Und auch nach der Abstimmung wurde es nicht besser. SPD-Politiker drehten im Netz frei – schnell trendete der Hashtag „Opposition der Schande“, der SPD-Abgeordnete Joe Weingarten schrieb vom Jubel der „Faschisten“. Karl Lauterbach will gleich weiter für die „Impfpflicht” kämpfen – offensichtlich ohne das abzusprechen. Denn später räumte Scholz immerhin ein, das Votum akzeptieren zu wollen und das Vorhaben aufzugeben.

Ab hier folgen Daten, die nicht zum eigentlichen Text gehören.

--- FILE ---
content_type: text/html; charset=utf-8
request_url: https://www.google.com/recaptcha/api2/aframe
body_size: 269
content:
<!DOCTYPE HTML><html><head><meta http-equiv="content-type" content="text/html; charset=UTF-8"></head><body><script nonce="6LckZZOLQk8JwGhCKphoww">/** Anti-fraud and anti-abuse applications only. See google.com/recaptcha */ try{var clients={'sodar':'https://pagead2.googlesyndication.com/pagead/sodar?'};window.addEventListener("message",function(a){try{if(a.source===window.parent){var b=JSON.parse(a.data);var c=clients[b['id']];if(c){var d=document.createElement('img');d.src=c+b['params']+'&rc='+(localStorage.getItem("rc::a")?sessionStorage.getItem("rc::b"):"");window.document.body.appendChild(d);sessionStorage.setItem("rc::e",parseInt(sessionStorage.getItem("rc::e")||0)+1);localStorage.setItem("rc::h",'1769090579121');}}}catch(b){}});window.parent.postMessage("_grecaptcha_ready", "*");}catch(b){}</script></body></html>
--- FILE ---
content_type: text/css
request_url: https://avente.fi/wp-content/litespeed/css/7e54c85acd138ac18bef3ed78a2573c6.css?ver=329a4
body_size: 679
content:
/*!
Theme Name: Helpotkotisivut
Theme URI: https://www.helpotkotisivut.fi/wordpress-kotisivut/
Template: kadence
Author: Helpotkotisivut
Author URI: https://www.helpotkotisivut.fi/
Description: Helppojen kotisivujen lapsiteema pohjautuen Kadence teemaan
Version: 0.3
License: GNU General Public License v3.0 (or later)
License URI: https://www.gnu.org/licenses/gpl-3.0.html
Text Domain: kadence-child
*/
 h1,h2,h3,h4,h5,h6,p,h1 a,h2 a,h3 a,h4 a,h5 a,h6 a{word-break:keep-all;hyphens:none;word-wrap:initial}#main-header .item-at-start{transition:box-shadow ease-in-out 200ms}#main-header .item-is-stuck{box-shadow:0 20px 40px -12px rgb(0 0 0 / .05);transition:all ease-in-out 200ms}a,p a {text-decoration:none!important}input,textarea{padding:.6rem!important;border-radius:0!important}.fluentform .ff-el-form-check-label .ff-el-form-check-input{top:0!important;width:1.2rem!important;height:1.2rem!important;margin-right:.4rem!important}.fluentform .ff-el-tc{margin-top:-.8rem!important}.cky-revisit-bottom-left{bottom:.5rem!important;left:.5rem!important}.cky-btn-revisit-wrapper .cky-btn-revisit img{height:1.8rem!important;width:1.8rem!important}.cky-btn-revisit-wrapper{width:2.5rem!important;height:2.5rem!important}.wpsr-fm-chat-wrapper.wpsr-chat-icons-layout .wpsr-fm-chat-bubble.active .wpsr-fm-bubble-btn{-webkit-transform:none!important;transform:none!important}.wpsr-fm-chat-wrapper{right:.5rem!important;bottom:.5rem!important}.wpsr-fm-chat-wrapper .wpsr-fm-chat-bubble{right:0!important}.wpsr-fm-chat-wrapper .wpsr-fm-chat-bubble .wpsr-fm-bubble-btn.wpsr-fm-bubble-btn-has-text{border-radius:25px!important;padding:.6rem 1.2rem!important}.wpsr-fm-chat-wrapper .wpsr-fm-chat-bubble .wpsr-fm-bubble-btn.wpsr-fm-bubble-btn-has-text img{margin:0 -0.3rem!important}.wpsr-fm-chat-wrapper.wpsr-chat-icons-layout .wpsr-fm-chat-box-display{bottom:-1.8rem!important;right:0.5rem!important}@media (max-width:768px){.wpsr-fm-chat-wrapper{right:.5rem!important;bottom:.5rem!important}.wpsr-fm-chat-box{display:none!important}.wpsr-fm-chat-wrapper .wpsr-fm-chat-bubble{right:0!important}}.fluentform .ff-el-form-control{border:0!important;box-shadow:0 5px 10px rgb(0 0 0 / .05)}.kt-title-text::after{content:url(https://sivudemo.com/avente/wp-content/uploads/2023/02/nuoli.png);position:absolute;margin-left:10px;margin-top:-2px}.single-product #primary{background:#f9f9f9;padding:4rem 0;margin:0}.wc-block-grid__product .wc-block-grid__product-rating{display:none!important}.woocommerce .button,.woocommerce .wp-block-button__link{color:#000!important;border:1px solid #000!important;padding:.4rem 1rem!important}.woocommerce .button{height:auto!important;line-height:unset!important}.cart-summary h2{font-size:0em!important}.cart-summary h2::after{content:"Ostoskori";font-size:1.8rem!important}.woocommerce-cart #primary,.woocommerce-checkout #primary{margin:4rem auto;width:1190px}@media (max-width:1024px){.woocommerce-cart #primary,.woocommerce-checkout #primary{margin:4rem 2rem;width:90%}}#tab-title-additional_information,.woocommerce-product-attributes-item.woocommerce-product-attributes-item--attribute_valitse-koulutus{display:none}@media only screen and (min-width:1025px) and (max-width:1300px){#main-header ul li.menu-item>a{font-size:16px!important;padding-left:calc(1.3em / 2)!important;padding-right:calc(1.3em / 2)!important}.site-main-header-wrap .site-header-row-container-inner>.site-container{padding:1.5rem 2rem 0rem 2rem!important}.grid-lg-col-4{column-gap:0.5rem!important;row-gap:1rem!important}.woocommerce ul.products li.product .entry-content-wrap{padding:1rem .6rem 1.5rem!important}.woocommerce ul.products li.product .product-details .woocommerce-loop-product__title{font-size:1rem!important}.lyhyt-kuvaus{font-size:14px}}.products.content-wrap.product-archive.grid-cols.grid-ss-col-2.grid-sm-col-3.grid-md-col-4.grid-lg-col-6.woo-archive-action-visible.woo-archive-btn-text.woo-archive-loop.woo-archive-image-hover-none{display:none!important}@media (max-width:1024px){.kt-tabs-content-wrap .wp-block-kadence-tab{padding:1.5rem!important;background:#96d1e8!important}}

Aber was der Bundeskanzler sagt, interessiert wohl nicht mal mehr seine eigene Partei. Er sagt ja auch kaum etwas.
Wie konnte es dazu kommen?
Seinen Anfang nahm das Impfzwang-Debakel, als Olaf Scholz ins Amt kam, ohne für die Corona-Frage einen Plan zu haben – mit der naiven Annahme, das Thema werde sich schon von selbst erledigen. In der Ampel einigte man sich zunächst darauf, die epidemische Notlage auslaufen zu lassen – ohne den Konsequenzen dieser Entscheidung Rechnung zu tragen. So konnte ihm die späte Angela Merkel im Herbst ganz ohne parlamentarische Mehrheit das Ruder noch einmal komplett aus der Hand reißen und einen erneuten Lockdown durchbringen. Dann ließ sich Scholz von der Panik-Stimmung des Corona-Herbstes in die Forderung nach einerm Impfzwang treiben – obwohl er vor der Wahl hoch und heilig versprach, das werde es unter ihm nicht geben.
Vielleicht war der Kanzler derweil mit den Debakeln im Zuge des Ukraine-Konflikts beschäftigt. Auch diesen zweiten entscheidenden Posten hatte er maximal falsch besetzt: Mit Christine Lambrecht gab er das Thema Verteidigung von vornherein verloren, im Glauben, das würde schon nicht so wichtig werden.
Der Lauterbach-Strudel
Die Vorschusslorbeeren der neuen Regierung sind verbraucht und immer mehr wird klar: Scholz glänzte nur im Kontrast zu Laschet und Baerbock in einem Sommer-Wahlkampf, der ohne ernsthafte inhaltliche Auseinandersetzung im Ungefähren geführt wurde. Und die SPD stand nur auf den Wahlplakaten einig hinter ihm.
Wäre Olaf Scholz eine Aktie, würde man wohl spätestens jetzt von einer massiven Überbewertung sprechen – einer Blase. Und der Impfzwang hat eine gefährlich spitze Nadel.
Mit Lauterbach hat Scholz schon verloren. Dieser Minister hat sich unmöglich gemacht – und zwar bereits mehrfach. Die Frage ist, ob Olaf Scholz die charakterliche Kraft und politische Vernunft besitzt, das notwendige Korrektiv zu setzen und diesen Minister besser heute als morgen zu entlassen. Mit jedem Tag, an dem er das allerdings nicht tut, wird die Dauer-Affäre Lauterbach mehr und mehr zu einer Affäre Scholz.